In the event the determination of the status of the application as subject to AIA 35 U.S.C. 102 and 103 (or as subject to pre-AIA 35 U.S.C. 102 and 103) is incorrect, any correction of the statutory basis (i.e., changing from AIA to pre-AIA ) for the rejection will not be considered a new ground of rejection if the prior art relied upon, and the rationale supporting the rejection, would be the same under either status.
Election/Restrictions
Applicant's election with traverse of Group I (claims 1-15) in the reply filed on October 27, 2025 is acknowledged.
Claims 16-19 are withdrawn from further consideration pursuant to 37 CFR 1.142(b), as being drawn to a nonelected invention, there being no allowable generic or linking claim. Applicant timely traversed the restriction (election) requirement in the reply filed on October 27, 2025.
Applicant is reminded that upon the cancelation of claims to a non-elected invention, the inventorship must be corrected in compliance with 37 CFR 1.48(a) if one or more of the currently named inventors is no longer an inventor of at least one claim remaining in the application.

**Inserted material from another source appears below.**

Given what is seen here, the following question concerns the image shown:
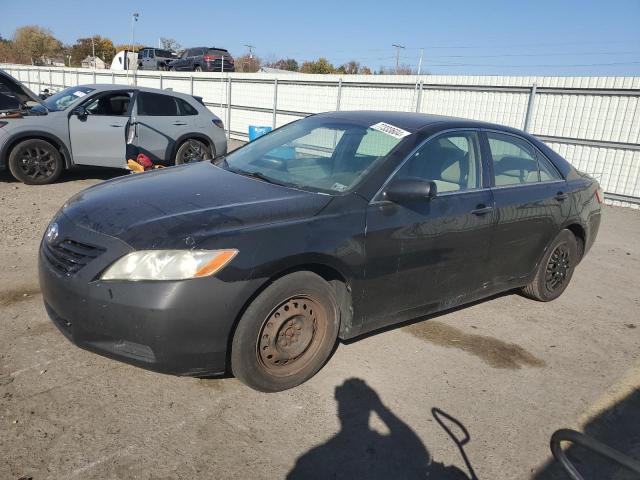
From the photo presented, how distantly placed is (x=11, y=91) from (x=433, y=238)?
27.2 ft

A request to correct inventorship under 37 CFR 1.48(a) must be accompanied by an application data sheet in accordance with 37 CFR 1.76 that identifies each inventor by his or her legal name and by the processing fee required under 37 CFR 1.17(i).
Claim Rejections - 35 USC § 103
The following is a quotation of 35 U.S.C. 103 which forms the basis for all obviousness rejections set forth in this Office action:
A patent for a claimed invention may not be obtained, notwithstanding that the claimed invention is not identically disclosed as set forth in section 102, if the differences between the claimed invention and the prior art are such that the claimed invention as a whole would have been obvious before the effective filing date of the claimed invention to a person having ordinary skill in the art to which the claimed invention pertains. Patentability shall not be negated by the manner in which the invention was made.
This application currently names joint inventors. In considering patentability of the claims the examiner presumes that the subject matter of the various claims was commonly owned as of the effective filing date of the claimed invention(s) absent any evidence to the contrary. Applicant is advised of the obligation under 37 CFR 1.56 to point out the inventor and effective filing dates of each claim that was not commonly owned as of the effective filing date of the later invention in order for the examiner to consider the applicability of 35 U.S.C. 102(b)(2)(C) for any potential 35 U.S.C. 102(a)(2) prior art against the later invention.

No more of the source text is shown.